It was recently nationally reported that “New York schools (public and charter) suffer from worse racial segregation than in any other U.S. state.” Throughout New York City schools, all classes get dismal marks for diversity. It was surprising to many that most Black and Latino children in New York attend schools with almost no white classmates.
How can this be true as we now celebrate the 60th anniversary of the historic Brown v. Board of Education Supreme Court decision prohibiting segregation in public schools? The answer is obvious: It is more often the housing strategies that direct children to local schools. Far too often, low-income and affordable housing equate with segregated schools.
School attendance traditionally follows local residential patterns. Residential housing patterns follow economic affordability. Economic affordability follows racial patterns. Racial patterns follow poverty. Poverty always causes segregation, thereby creating poor services in its wake.
Educated professionals and talented and employed persons traditionally flee from poorly served areas, and poorly served areas inevitably attract crime and despair.
A major way to reverse this trend of economic segregation is to seek to not only increase the desperately needed affordable housing stock, but also to simultaneously create a balance of mixed economic income housing within the urban affordable housing strategy. Case studies demonstrate that racial segregation make socio-economic integration hard to achieve. We must also encourage the creation of market rate units, upper income units and private housing in our neighborhoods to have a more balanced economic community, which would then also provide quality housing for local professionals and encourage them to live closer to where they work.
If doctors and nurses live in neighborhoods, the neighborhoods are healthier. If teachers and principals live in neighborhoods, the neighborhoods are smarter. If law enforcement officials or fire fighters live in neighborhoods, the neighborhoods are safer. If business owners and business managers live in neighborhoods, more local jobs are created, local business is done and more local businesses are created. If employees from both the public and private sectors live in the neighborhood, then there is a greater local retention of their disposable income, creating more local jobs and supporting neighborhood businesses. Educated consumers demand service, quality, diversity, respect and to be included in local decision-making, particularly at schools. These traits are now sorely lacking in most New York schools.

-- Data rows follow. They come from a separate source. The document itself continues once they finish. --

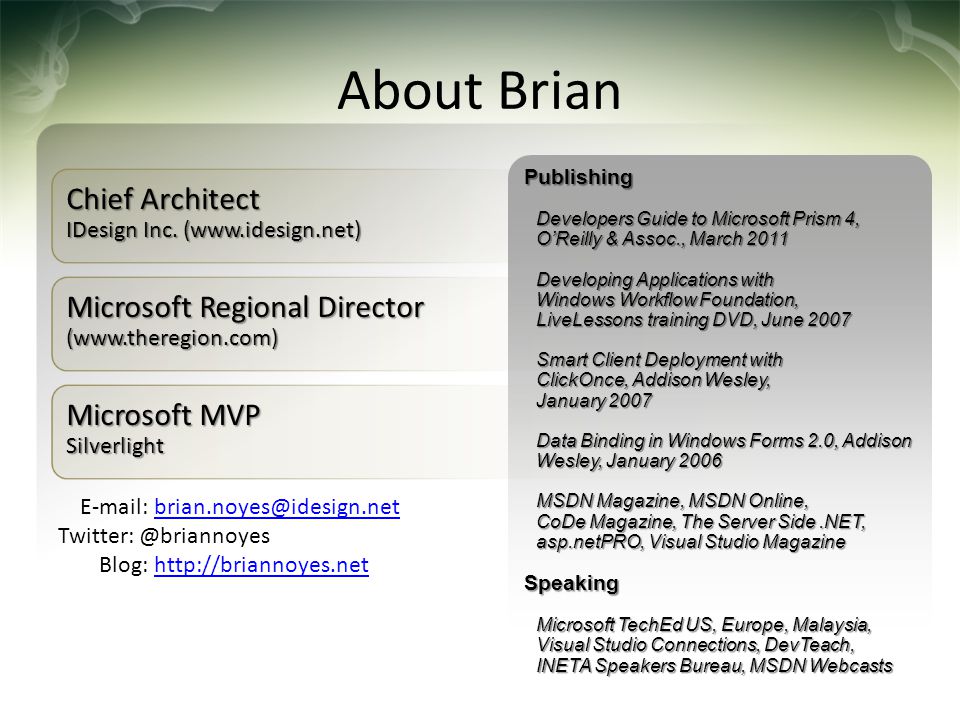 About Brian

Chief Architect
IDesign Inc. (www.idesign.net)

Microsoft Regional Director
(www.theregion.com)

Microsoft MVP
Silverlight

E-mail: brian.noyes@idesign.net
Twitter: @briannoyes
Blog: http://briannoyes.net

Publishing

Developers Guide to Microsoft Prism 4, O'Reilly & Assoc., March 2011

Developing Applications with Windows Workflow Foundation, LiveLessons training DVD, June 2007

Smart Client Deployment with ClickOnce, Addison Wesley, January 2007

Data Binding in Windows Forms 2.0, Addison Wesley, January 2006

MSDN Magazine, MSDN Online, CoDe Magazine, The Server Side .NET, asp.netPRO, Visual Studio Magazine

Speaking

Microsoft TechEd US, Europe, Malaysia, Visual Studio Connections, DevTeach, INETA Speakers Bureau, MSDN Webcasts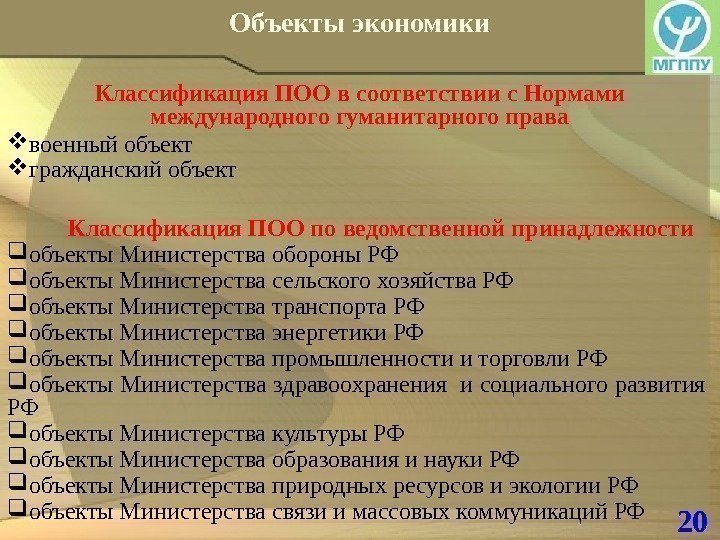 Объекты экономики

МГППУ

Классификация ПОО в соответствии с Нормами международного гуманитарного права

❖военный объект
❖гражданский объект

Классификация ПОО по ведомственной принадлежности

❑объекты Министерства обороны РФ
❑объекты Министерства сельского хозяйства РФ
❑объекты Министерства транспорта РФ
❑объекты Министерства энергетики РФ
❑объекты Министерства промышленности и торговли РФ
❑объекты Министерства здравоохранения и социального развития РФ
❑объекты Министерства культуры РФ
❑объекты Министерства образования и науки РФ
❑объекты Министерства природных ресурсов и экологии РФ
❑объекты Министерства связи и массовых коммуникаций РФ

20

Creating greater economic diversity in our neighborhoods will empower all parents. It will also allow for parents, some who are more informed, more knowledgeable and have more time to visit schools during the normal work day, to participate in extracurricular activities.
Therefore, when planning for the development and creation of housing in our communities, we must think broader and see our neighborhoods to be “small cities within our cities.” We cannot continue to focus on only building low-income housing in urban areas, thereby perpetuating the cycle of poor education, poor health services, unemployment, limited or non-existing cultural and recreational opportunities and poverty. As one adage goes, “Programs earmarked for the poor oft times become poor programs.”
Let’s come together to create diverse economic and improved educational opportunities, along with better housing, private and public services and cultural diversity if the Harlems of New York City and beyond are to survive. With that in mind, the Greater
Harlem Chamber of Commerce recommends that New York City’s housing development and renovation strategies should be balanced. We approximate that this balance might include one-third affordable units, one-sixth low-income units, one-third market units and one-sixth home ownership. Our Chamber is committed to working with community boards, elected officials and local businesses, as well as corporate, cultural, educational, civic and religious sectors to accomplish these or similar goals.
Our goals have been publicly vetted and strongly supported by our community board, our council member, our assembly member, our congressman, the New York City Department of Housing Preservation and Development, the New York City Planning Commission and all major community-based business, civic and cultural organizations within the impacted neighborhood.
We must all work with other affected and interested parties to support, build and save our neighborhoods. It is our view that neighborhoods that develop only low-income housing cannot survive.
We will continue, with your support, to advance this strategy because it is our community—we reside here as residential renters and owners; we work here; our children attend school here; we own businesses in here. We have suffered too long at the mercy of others who purport to know what we need better than we do. Hopefully, those days are over. Let us plan together for our future. Please join us in this quest.